I don’t know about you, but I don’t have much more to let go or tighten.

Before long we may all have to eat just bread and butter.

Which brings me to the today’s……………………….

Featured Recipe        Tapenade
Is there any food better than bread and butter?

Not according to that great Chef, James Beard, who said:

“Good bread is the most fundamentally satisfying of all foods; and good bread with fresh butter, the greatest of feasts.”

If bread and butter is the greatest, then Tapenade and bread is a close second.

I had black olives in the fridge left over from the Shells with Tuna, Olives and Capers from last Wednesday. So I thought it was a perfect time to share the recipe for Tapenade, so that I could use them up.

CCC

Tapenade is a spread or condiment for toast or bread made of finely chopped olives, capers, anchovies, and olive oil. That is the basic recipe.

Some people say that tuna fish was also one of the original ingredients.

It is considered a French food from Provence, or the Provençal area of France, even though capers are native to the Mediterranean area. The recipe is named for the capers even though olives are the main ingredient. Go figure!

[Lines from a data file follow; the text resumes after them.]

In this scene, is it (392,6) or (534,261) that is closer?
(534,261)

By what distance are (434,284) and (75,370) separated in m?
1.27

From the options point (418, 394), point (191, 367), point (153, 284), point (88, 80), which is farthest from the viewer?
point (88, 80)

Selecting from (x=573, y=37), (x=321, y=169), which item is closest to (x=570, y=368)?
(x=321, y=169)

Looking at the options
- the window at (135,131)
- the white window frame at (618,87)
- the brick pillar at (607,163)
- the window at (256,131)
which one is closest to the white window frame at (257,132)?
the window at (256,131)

According to CliffordMWright.com, it is likely capers, “were brought to Provence from Crete by the Phocaeans, Greeks from Asia Minor, who settled near Marseilles in the sixth century B.C.  

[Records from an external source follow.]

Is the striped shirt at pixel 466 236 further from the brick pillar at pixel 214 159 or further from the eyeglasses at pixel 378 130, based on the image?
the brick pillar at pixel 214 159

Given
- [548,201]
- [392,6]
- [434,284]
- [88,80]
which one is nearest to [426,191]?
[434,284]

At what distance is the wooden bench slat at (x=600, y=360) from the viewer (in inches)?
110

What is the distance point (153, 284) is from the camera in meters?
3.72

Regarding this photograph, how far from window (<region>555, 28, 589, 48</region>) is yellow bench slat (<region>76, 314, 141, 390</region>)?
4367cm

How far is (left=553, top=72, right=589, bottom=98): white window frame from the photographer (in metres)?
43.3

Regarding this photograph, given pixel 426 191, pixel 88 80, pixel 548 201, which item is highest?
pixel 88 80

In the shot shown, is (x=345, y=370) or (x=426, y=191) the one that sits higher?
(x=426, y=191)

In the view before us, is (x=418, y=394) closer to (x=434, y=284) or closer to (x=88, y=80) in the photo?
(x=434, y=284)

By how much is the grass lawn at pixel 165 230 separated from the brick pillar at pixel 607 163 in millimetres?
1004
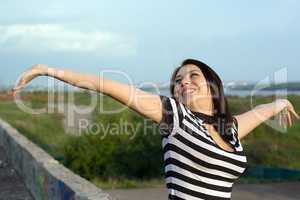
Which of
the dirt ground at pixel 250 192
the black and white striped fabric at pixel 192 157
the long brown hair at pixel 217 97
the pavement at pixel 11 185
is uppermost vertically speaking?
the long brown hair at pixel 217 97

“The caper plant was known as tapeneï in Provençal, and the flower buds, the part of the caper used for culinary purposes, was the tapeno,”  again from CliffordMWright.com.

Originally tapenade was made with black olives, but some recipes today call for green olives. I have even seen artichoke, mushroom, or sun-dried tomato tapenade recipes.

It is mainly a spread used on toast or bread. But it has also been used as a filling to stuff a filet of beef or placed under the skin of chicken before roasting. It is also used on fish, vegetables, as a vegetable dip, as a sandwich spread, or on crackers.

I like to use it on a hard boiled egg in the morning for breakfast.

These days’ ingredients other than the main ones above have been added to tapenade recipes. These include garlic, mustard, various herbs, brandy, cognac, wine, and vinegar to name a few.

Before electricity and food processors the paste was made by crushing or pounding the ingredients using a mortar and a pestle.

One of the things I love about cooking is knowing the history of a recipe. I like to know that what I enjoy today was also enjoyed by humans Before Common Era (BCE or BC) or millions of years ago. For me there is a certain comfort in seeing the march of history and knowing that what my ancestors ate, I eat too. I like the beauty and the symmetry of that continuity.

Today I share my version of this classic.

This is what you will need for about 1 cup of Tapenade:

2 cups black olives

2 tablespoons capers drained and rinsed

1 medium clove garlic, cut into small pieces

4 anchovy fillets

1 tablespoon Sherry vinegar

A pinch or two of dried thyme

1 tablespoon olive oil

Loaf of crusty bread

Here is what you do:

Dump everything into a food processor. I do cut the garlic into 2-3 pieces.

Process stopping occasionally to scrape down the sides of the bowl, until ingredients become a coarse paste.

Pour into a bowl. Garnish with green olives.

 Could anything be easier?????

Slice and toast the bread. Top with the tapenade and enjoy. Serving on toast is the traditional way to serve tapenade.

Is Tapenade on toast better than bread and butter?

You decide!

Or serve on crackers, use as a dip for veggies, put some on a baked potato, or use as a sandwich spread.

Or create a new way to use this age old recipe.

Bon Appetit!!!

Cost 

2 cups black olives               $3.38

2 tablespoons capers           $0.76

1 medium clove garlic          $0.12

4 anchovy fillets                   $0.48

1 tbspn Sherry vinegar         $0.50

A pinch dried thyme             $0.05

1 tablespoon olive oil            $0.12

Loaf of crusty bread             $0.75

Total cost = $6.16
Cost per person = $0.77

Quote of the Day

Opportunity often comes disguised in the form of misfortune, or temporary defeat.